WHAT TO WORK ON:
1. According to the inverter post, how is the ANDing of the 50Hz pulses with the PWM pulse carried out?
2. Reproduce the portion of the inverter post between "The ccp module" and "back control systems.", inclusive.

PASSAGE SHOWN:
# # # #

I forgot to configure the ccp1con register to PWM mode. The modified code is written below.

The ccp module is a superb hardware function with which we can obtain true multi tasking feature or call it parallel processing. With built-in adc & PWM modules one can construct wonderful automatic feed back control systems.

 

This project is a design of an inverter which will convert 12v dc to 230v, 50Hz ac using iron core transformer similar to the APC UPS( uninterrupted power supply) that powers the computers. Now i have successfully produced the 50Hz 180 degree out of phase pulses on portb.0 & portb.1 in the interrupt service routine. We will then AND the 50Hz pulses with the 100hz PWM pulse generated on pin RC2(pwm pin).

The ANDing is done externally using simple transistor circuits to keep cost low.

The ANDed output will drive the mosfet connected to a iron core tx in a push pull configuration. By sensing the voltage from the tx & using the built-in adc of the PIC we can cange the duty cycle value to give a constant voltage at the output of the tx.

 

This is in a nut shell. But there is more to it, like checking battery voltage short circuit protection, annunciations etc. This product is nothing new, but will be a wonderful project for my thread "pic micro programming in Boostc for begginners".

 

One more thing with regards to the clock. To genrate a PWM for 100Hz you need to use oscillators less then 1.5Mhz. I have used an RC oscillator & the R value is around 10K & the capacitor value is 68pf. This value generates around 1MHz. For our project RC will do the job( the cost of 1Mhz crystal is 4 times the cost of the micro in my place).

# # # #

RECORDS SUPPLIED:
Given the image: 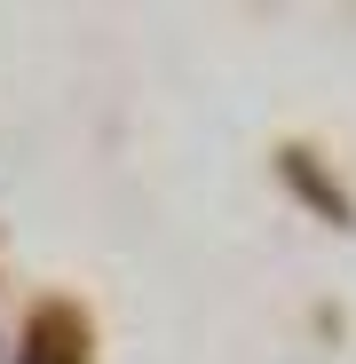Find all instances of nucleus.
I'll return each instance as SVG.
<instances>
[{
  "label": "nucleus",
  "instance_id": "obj_1",
  "mask_svg": "<svg viewBox=\"0 0 356 364\" xmlns=\"http://www.w3.org/2000/svg\"><path fill=\"white\" fill-rule=\"evenodd\" d=\"M24 356L32 364H87V317L72 301H40L24 325Z\"/></svg>",
  "mask_w": 356,
  "mask_h": 364
},
{
  "label": "nucleus",
  "instance_id": "obj_2",
  "mask_svg": "<svg viewBox=\"0 0 356 364\" xmlns=\"http://www.w3.org/2000/svg\"><path fill=\"white\" fill-rule=\"evenodd\" d=\"M277 174L301 191V206H309V214H325L333 230H348V198H340V182H325L309 151H277Z\"/></svg>",
  "mask_w": 356,
  "mask_h": 364
},
{
  "label": "nucleus",
  "instance_id": "obj_3",
  "mask_svg": "<svg viewBox=\"0 0 356 364\" xmlns=\"http://www.w3.org/2000/svg\"><path fill=\"white\" fill-rule=\"evenodd\" d=\"M16 364H32V356H24V348H16Z\"/></svg>",
  "mask_w": 356,
  "mask_h": 364
}]
</instances>
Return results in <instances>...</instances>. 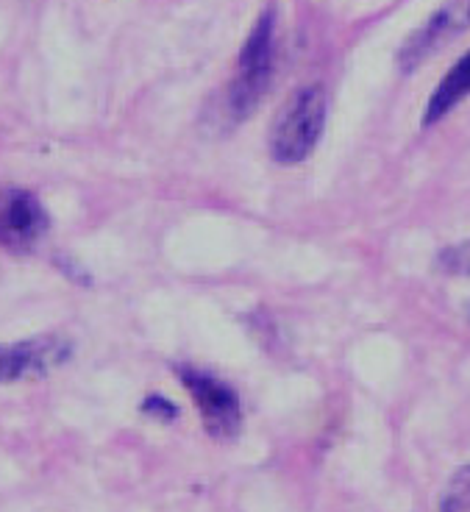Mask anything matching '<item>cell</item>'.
Masks as SVG:
<instances>
[{
	"label": "cell",
	"instance_id": "cell-1",
	"mask_svg": "<svg viewBox=\"0 0 470 512\" xmlns=\"http://www.w3.org/2000/svg\"><path fill=\"white\" fill-rule=\"evenodd\" d=\"M326 126V92L318 84L298 90L270 128V156L279 165H298L312 156Z\"/></svg>",
	"mask_w": 470,
	"mask_h": 512
},
{
	"label": "cell",
	"instance_id": "cell-2",
	"mask_svg": "<svg viewBox=\"0 0 470 512\" xmlns=\"http://www.w3.org/2000/svg\"><path fill=\"white\" fill-rule=\"evenodd\" d=\"M273 39H276V17H273V9H265L242 45L237 73L231 78L229 101H226L231 120H245L251 115L270 87L273 59H276Z\"/></svg>",
	"mask_w": 470,
	"mask_h": 512
},
{
	"label": "cell",
	"instance_id": "cell-3",
	"mask_svg": "<svg viewBox=\"0 0 470 512\" xmlns=\"http://www.w3.org/2000/svg\"><path fill=\"white\" fill-rule=\"evenodd\" d=\"M176 376L190 390L206 432L220 440L237 437L242 426V404L237 390L195 365H176Z\"/></svg>",
	"mask_w": 470,
	"mask_h": 512
},
{
	"label": "cell",
	"instance_id": "cell-4",
	"mask_svg": "<svg viewBox=\"0 0 470 512\" xmlns=\"http://www.w3.org/2000/svg\"><path fill=\"white\" fill-rule=\"evenodd\" d=\"M51 231V215L26 187L0 190V248L9 254L34 251Z\"/></svg>",
	"mask_w": 470,
	"mask_h": 512
},
{
	"label": "cell",
	"instance_id": "cell-5",
	"mask_svg": "<svg viewBox=\"0 0 470 512\" xmlns=\"http://www.w3.org/2000/svg\"><path fill=\"white\" fill-rule=\"evenodd\" d=\"M73 357V343L59 334H42L20 343H0V384L42 379Z\"/></svg>",
	"mask_w": 470,
	"mask_h": 512
},
{
	"label": "cell",
	"instance_id": "cell-6",
	"mask_svg": "<svg viewBox=\"0 0 470 512\" xmlns=\"http://www.w3.org/2000/svg\"><path fill=\"white\" fill-rule=\"evenodd\" d=\"M468 23L470 6H465V3H445V6H440V9H437V12H434L432 17L407 39V42H404V48L398 51V64H401V70L418 67L443 39H448L454 31L465 28Z\"/></svg>",
	"mask_w": 470,
	"mask_h": 512
},
{
	"label": "cell",
	"instance_id": "cell-7",
	"mask_svg": "<svg viewBox=\"0 0 470 512\" xmlns=\"http://www.w3.org/2000/svg\"><path fill=\"white\" fill-rule=\"evenodd\" d=\"M470 95V51L459 59L448 73L443 76V81L437 84V90L432 92V98L426 103V112H423V126L429 128L434 123H440L454 106L465 101Z\"/></svg>",
	"mask_w": 470,
	"mask_h": 512
},
{
	"label": "cell",
	"instance_id": "cell-8",
	"mask_svg": "<svg viewBox=\"0 0 470 512\" xmlns=\"http://www.w3.org/2000/svg\"><path fill=\"white\" fill-rule=\"evenodd\" d=\"M440 512H470V465L451 476L440 496Z\"/></svg>",
	"mask_w": 470,
	"mask_h": 512
},
{
	"label": "cell",
	"instance_id": "cell-9",
	"mask_svg": "<svg viewBox=\"0 0 470 512\" xmlns=\"http://www.w3.org/2000/svg\"><path fill=\"white\" fill-rule=\"evenodd\" d=\"M440 268L451 276H470V240L445 248L440 254Z\"/></svg>",
	"mask_w": 470,
	"mask_h": 512
},
{
	"label": "cell",
	"instance_id": "cell-10",
	"mask_svg": "<svg viewBox=\"0 0 470 512\" xmlns=\"http://www.w3.org/2000/svg\"><path fill=\"white\" fill-rule=\"evenodd\" d=\"M142 412H145V415H151V418H156V421H176L178 418L176 404H170V401L162 396L148 398V401L142 404Z\"/></svg>",
	"mask_w": 470,
	"mask_h": 512
},
{
	"label": "cell",
	"instance_id": "cell-11",
	"mask_svg": "<svg viewBox=\"0 0 470 512\" xmlns=\"http://www.w3.org/2000/svg\"><path fill=\"white\" fill-rule=\"evenodd\" d=\"M468 318H470V307H468Z\"/></svg>",
	"mask_w": 470,
	"mask_h": 512
}]
</instances>
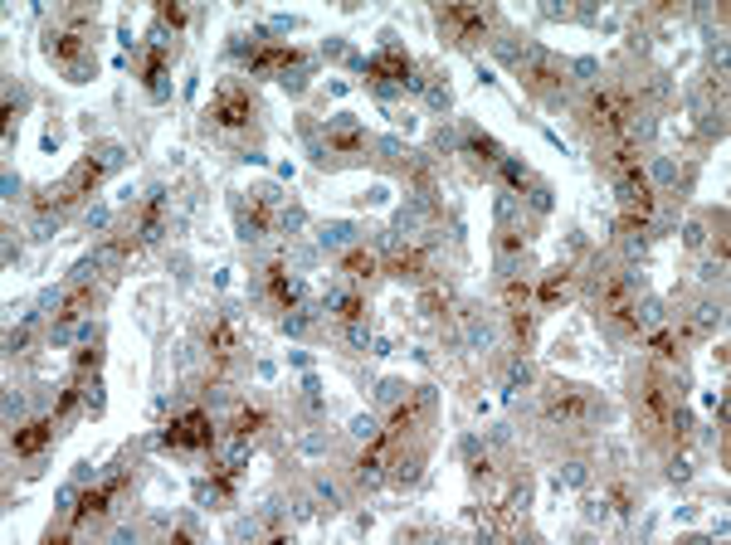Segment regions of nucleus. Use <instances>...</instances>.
<instances>
[{
    "mask_svg": "<svg viewBox=\"0 0 731 545\" xmlns=\"http://www.w3.org/2000/svg\"><path fill=\"white\" fill-rule=\"evenodd\" d=\"M629 127H634V103H629V93H619V88H600L590 98V132L605 141H629Z\"/></svg>",
    "mask_w": 731,
    "mask_h": 545,
    "instance_id": "obj_1",
    "label": "nucleus"
},
{
    "mask_svg": "<svg viewBox=\"0 0 731 545\" xmlns=\"http://www.w3.org/2000/svg\"><path fill=\"white\" fill-rule=\"evenodd\" d=\"M668 419H673V395H668V385L658 380V375H644V385H639V429L644 433H663Z\"/></svg>",
    "mask_w": 731,
    "mask_h": 545,
    "instance_id": "obj_2",
    "label": "nucleus"
},
{
    "mask_svg": "<svg viewBox=\"0 0 731 545\" xmlns=\"http://www.w3.org/2000/svg\"><path fill=\"white\" fill-rule=\"evenodd\" d=\"M595 302H600V312L619 317L625 326H639V317H634V293H629V277L625 273H600V277H595Z\"/></svg>",
    "mask_w": 731,
    "mask_h": 545,
    "instance_id": "obj_3",
    "label": "nucleus"
},
{
    "mask_svg": "<svg viewBox=\"0 0 731 545\" xmlns=\"http://www.w3.org/2000/svg\"><path fill=\"white\" fill-rule=\"evenodd\" d=\"M546 414L556 423H585L595 414V399L580 390V385H556V395L546 399Z\"/></svg>",
    "mask_w": 731,
    "mask_h": 545,
    "instance_id": "obj_4",
    "label": "nucleus"
},
{
    "mask_svg": "<svg viewBox=\"0 0 731 545\" xmlns=\"http://www.w3.org/2000/svg\"><path fill=\"white\" fill-rule=\"evenodd\" d=\"M439 25H444L459 44H478L488 34V15H483V10H473V5H444V10H439Z\"/></svg>",
    "mask_w": 731,
    "mask_h": 545,
    "instance_id": "obj_5",
    "label": "nucleus"
},
{
    "mask_svg": "<svg viewBox=\"0 0 731 545\" xmlns=\"http://www.w3.org/2000/svg\"><path fill=\"white\" fill-rule=\"evenodd\" d=\"M619 204H625V220H649L653 214V204H658V195H653V186H649V176L644 171H634V176H625L619 180Z\"/></svg>",
    "mask_w": 731,
    "mask_h": 545,
    "instance_id": "obj_6",
    "label": "nucleus"
},
{
    "mask_svg": "<svg viewBox=\"0 0 731 545\" xmlns=\"http://www.w3.org/2000/svg\"><path fill=\"white\" fill-rule=\"evenodd\" d=\"M215 123L220 127H244L249 117H254V103H249V88H239V83H224L220 98H215Z\"/></svg>",
    "mask_w": 731,
    "mask_h": 545,
    "instance_id": "obj_7",
    "label": "nucleus"
},
{
    "mask_svg": "<svg viewBox=\"0 0 731 545\" xmlns=\"http://www.w3.org/2000/svg\"><path fill=\"white\" fill-rule=\"evenodd\" d=\"M210 419L200 414V409H190V414H181L171 423V429H166V443L171 448H210Z\"/></svg>",
    "mask_w": 731,
    "mask_h": 545,
    "instance_id": "obj_8",
    "label": "nucleus"
},
{
    "mask_svg": "<svg viewBox=\"0 0 731 545\" xmlns=\"http://www.w3.org/2000/svg\"><path fill=\"white\" fill-rule=\"evenodd\" d=\"M44 50H50V59H54V64H74V59H78L83 50H88V25H83V20H74V25L54 30Z\"/></svg>",
    "mask_w": 731,
    "mask_h": 545,
    "instance_id": "obj_9",
    "label": "nucleus"
},
{
    "mask_svg": "<svg viewBox=\"0 0 731 545\" xmlns=\"http://www.w3.org/2000/svg\"><path fill=\"white\" fill-rule=\"evenodd\" d=\"M425 414H429V395H425V390H415V395H410V399H405V404H400V409H395V414H390L386 443H400L405 433H415V423L425 419Z\"/></svg>",
    "mask_w": 731,
    "mask_h": 545,
    "instance_id": "obj_10",
    "label": "nucleus"
},
{
    "mask_svg": "<svg viewBox=\"0 0 731 545\" xmlns=\"http://www.w3.org/2000/svg\"><path fill=\"white\" fill-rule=\"evenodd\" d=\"M123 487H127V477L107 482V487L83 492V496H78V506H74V526H83V521H93V516H103V512H107V502H113V496L123 492Z\"/></svg>",
    "mask_w": 731,
    "mask_h": 545,
    "instance_id": "obj_11",
    "label": "nucleus"
},
{
    "mask_svg": "<svg viewBox=\"0 0 731 545\" xmlns=\"http://www.w3.org/2000/svg\"><path fill=\"white\" fill-rule=\"evenodd\" d=\"M522 78H526V88H532V93H561V88H566V78H561V68L551 64V59H532Z\"/></svg>",
    "mask_w": 731,
    "mask_h": 545,
    "instance_id": "obj_12",
    "label": "nucleus"
},
{
    "mask_svg": "<svg viewBox=\"0 0 731 545\" xmlns=\"http://www.w3.org/2000/svg\"><path fill=\"white\" fill-rule=\"evenodd\" d=\"M244 229H249V234H269V229H273V195H269V190H254V195H249Z\"/></svg>",
    "mask_w": 731,
    "mask_h": 545,
    "instance_id": "obj_13",
    "label": "nucleus"
},
{
    "mask_svg": "<svg viewBox=\"0 0 731 545\" xmlns=\"http://www.w3.org/2000/svg\"><path fill=\"white\" fill-rule=\"evenodd\" d=\"M605 171L615 176V180H625L639 171V151H634V141H609V151H605Z\"/></svg>",
    "mask_w": 731,
    "mask_h": 545,
    "instance_id": "obj_14",
    "label": "nucleus"
},
{
    "mask_svg": "<svg viewBox=\"0 0 731 545\" xmlns=\"http://www.w3.org/2000/svg\"><path fill=\"white\" fill-rule=\"evenodd\" d=\"M234 350H239L234 322H215V326H210V356H215V366H230Z\"/></svg>",
    "mask_w": 731,
    "mask_h": 545,
    "instance_id": "obj_15",
    "label": "nucleus"
},
{
    "mask_svg": "<svg viewBox=\"0 0 731 545\" xmlns=\"http://www.w3.org/2000/svg\"><path fill=\"white\" fill-rule=\"evenodd\" d=\"M410 74V59L405 54H395V50H386V54H376L366 64V78H380V83H390V78H405Z\"/></svg>",
    "mask_w": 731,
    "mask_h": 545,
    "instance_id": "obj_16",
    "label": "nucleus"
},
{
    "mask_svg": "<svg viewBox=\"0 0 731 545\" xmlns=\"http://www.w3.org/2000/svg\"><path fill=\"white\" fill-rule=\"evenodd\" d=\"M50 433H54L50 419H34V423H25V429L10 439V448H15V453H40V448L50 443Z\"/></svg>",
    "mask_w": 731,
    "mask_h": 545,
    "instance_id": "obj_17",
    "label": "nucleus"
},
{
    "mask_svg": "<svg viewBox=\"0 0 731 545\" xmlns=\"http://www.w3.org/2000/svg\"><path fill=\"white\" fill-rule=\"evenodd\" d=\"M361 147H366V137H361V132H356L352 123H342V127L327 132V156H356Z\"/></svg>",
    "mask_w": 731,
    "mask_h": 545,
    "instance_id": "obj_18",
    "label": "nucleus"
},
{
    "mask_svg": "<svg viewBox=\"0 0 731 545\" xmlns=\"http://www.w3.org/2000/svg\"><path fill=\"white\" fill-rule=\"evenodd\" d=\"M293 64H297V50H254L249 54L254 74H273V68H293Z\"/></svg>",
    "mask_w": 731,
    "mask_h": 545,
    "instance_id": "obj_19",
    "label": "nucleus"
},
{
    "mask_svg": "<svg viewBox=\"0 0 731 545\" xmlns=\"http://www.w3.org/2000/svg\"><path fill=\"white\" fill-rule=\"evenodd\" d=\"M502 307H507V317H517V312L532 307V287H526V277L512 273L507 283H502Z\"/></svg>",
    "mask_w": 731,
    "mask_h": 545,
    "instance_id": "obj_20",
    "label": "nucleus"
},
{
    "mask_svg": "<svg viewBox=\"0 0 731 545\" xmlns=\"http://www.w3.org/2000/svg\"><path fill=\"white\" fill-rule=\"evenodd\" d=\"M390 273L395 277H425L429 268H425V249H395V259H390Z\"/></svg>",
    "mask_w": 731,
    "mask_h": 545,
    "instance_id": "obj_21",
    "label": "nucleus"
},
{
    "mask_svg": "<svg viewBox=\"0 0 731 545\" xmlns=\"http://www.w3.org/2000/svg\"><path fill=\"white\" fill-rule=\"evenodd\" d=\"M269 293H273V297H279V302H283V307H293V302H297V297H303V287H297V283H293V277H288V273H283V263H269Z\"/></svg>",
    "mask_w": 731,
    "mask_h": 545,
    "instance_id": "obj_22",
    "label": "nucleus"
},
{
    "mask_svg": "<svg viewBox=\"0 0 731 545\" xmlns=\"http://www.w3.org/2000/svg\"><path fill=\"white\" fill-rule=\"evenodd\" d=\"M376 268H380V263H376V253H370V249H352L342 259V273L356 277V283H361V277H376Z\"/></svg>",
    "mask_w": 731,
    "mask_h": 545,
    "instance_id": "obj_23",
    "label": "nucleus"
},
{
    "mask_svg": "<svg viewBox=\"0 0 731 545\" xmlns=\"http://www.w3.org/2000/svg\"><path fill=\"white\" fill-rule=\"evenodd\" d=\"M93 302H98V293H93V287H78V293H69V302L64 307H59V322H78V317H88V307Z\"/></svg>",
    "mask_w": 731,
    "mask_h": 545,
    "instance_id": "obj_24",
    "label": "nucleus"
},
{
    "mask_svg": "<svg viewBox=\"0 0 731 545\" xmlns=\"http://www.w3.org/2000/svg\"><path fill=\"white\" fill-rule=\"evenodd\" d=\"M161 204H166V195H161V190H151L147 204H142V239H157V229H161Z\"/></svg>",
    "mask_w": 731,
    "mask_h": 545,
    "instance_id": "obj_25",
    "label": "nucleus"
},
{
    "mask_svg": "<svg viewBox=\"0 0 731 545\" xmlns=\"http://www.w3.org/2000/svg\"><path fill=\"white\" fill-rule=\"evenodd\" d=\"M263 423H269V409H239V414H234V433H239V439H249V433H259L263 429Z\"/></svg>",
    "mask_w": 731,
    "mask_h": 545,
    "instance_id": "obj_26",
    "label": "nucleus"
},
{
    "mask_svg": "<svg viewBox=\"0 0 731 545\" xmlns=\"http://www.w3.org/2000/svg\"><path fill=\"white\" fill-rule=\"evenodd\" d=\"M161 68H166V44L157 40V44L147 50V59H142V78H147V83H157V78H161Z\"/></svg>",
    "mask_w": 731,
    "mask_h": 545,
    "instance_id": "obj_27",
    "label": "nucleus"
},
{
    "mask_svg": "<svg viewBox=\"0 0 731 545\" xmlns=\"http://www.w3.org/2000/svg\"><path fill=\"white\" fill-rule=\"evenodd\" d=\"M566 283H571V273H566V268H556V273H551L546 283H542V302H556L561 293H566Z\"/></svg>",
    "mask_w": 731,
    "mask_h": 545,
    "instance_id": "obj_28",
    "label": "nucleus"
},
{
    "mask_svg": "<svg viewBox=\"0 0 731 545\" xmlns=\"http://www.w3.org/2000/svg\"><path fill=\"white\" fill-rule=\"evenodd\" d=\"M673 346H678V332H653V341H649V350H653L658 360L673 356Z\"/></svg>",
    "mask_w": 731,
    "mask_h": 545,
    "instance_id": "obj_29",
    "label": "nucleus"
},
{
    "mask_svg": "<svg viewBox=\"0 0 731 545\" xmlns=\"http://www.w3.org/2000/svg\"><path fill=\"white\" fill-rule=\"evenodd\" d=\"M609 502H615V512L625 516V512H634V496H629V487L625 482H615V487H609Z\"/></svg>",
    "mask_w": 731,
    "mask_h": 545,
    "instance_id": "obj_30",
    "label": "nucleus"
},
{
    "mask_svg": "<svg viewBox=\"0 0 731 545\" xmlns=\"http://www.w3.org/2000/svg\"><path fill=\"white\" fill-rule=\"evenodd\" d=\"M337 317L342 322H361V297H342L337 302Z\"/></svg>",
    "mask_w": 731,
    "mask_h": 545,
    "instance_id": "obj_31",
    "label": "nucleus"
},
{
    "mask_svg": "<svg viewBox=\"0 0 731 545\" xmlns=\"http://www.w3.org/2000/svg\"><path fill=\"white\" fill-rule=\"evenodd\" d=\"M157 15H161V25H171V30H176V25H186V10H181V5H171V0H166Z\"/></svg>",
    "mask_w": 731,
    "mask_h": 545,
    "instance_id": "obj_32",
    "label": "nucleus"
},
{
    "mask_svg": "<svg viewBox=\"0 0 731 545\" xmlns=\"http://www.w3.org/2000/svg\"><path fill=\"white\" fill-rule=\"evenodd\" d=\"M78 404V385H64V395H59V404H54V414H69V409Z\"/></svg>",
    "mask_w": 731,
    "mask_h": 545,
    "instance_id": "obj_33",
    "label": "nucleus"
},
{
    "mask_svg": "<svg viewBox=\"0 0 731 545\" xmlns=\"http://www.w3.org/2000/svg\"><path fill=\"white\" fill-rule=\"evenodd\" d=\"M502 253H522V234H502Z\"/></svg>",
    "mask_w": 731,
    "mask_h": 545,
    "instance_id": "obj_34",
    "label": "nucleus"
}]
</instances>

# # # #

TASK RESPONSES:
1. It is done externally using simple transistor circuits, to keep cost low.

2.
The ccp module is a superb hardware function with which we can obtain true multi tasking feature or call it parallel processing. With built-in adc & PWM modules one can construct wonderful automatic feed back control systems.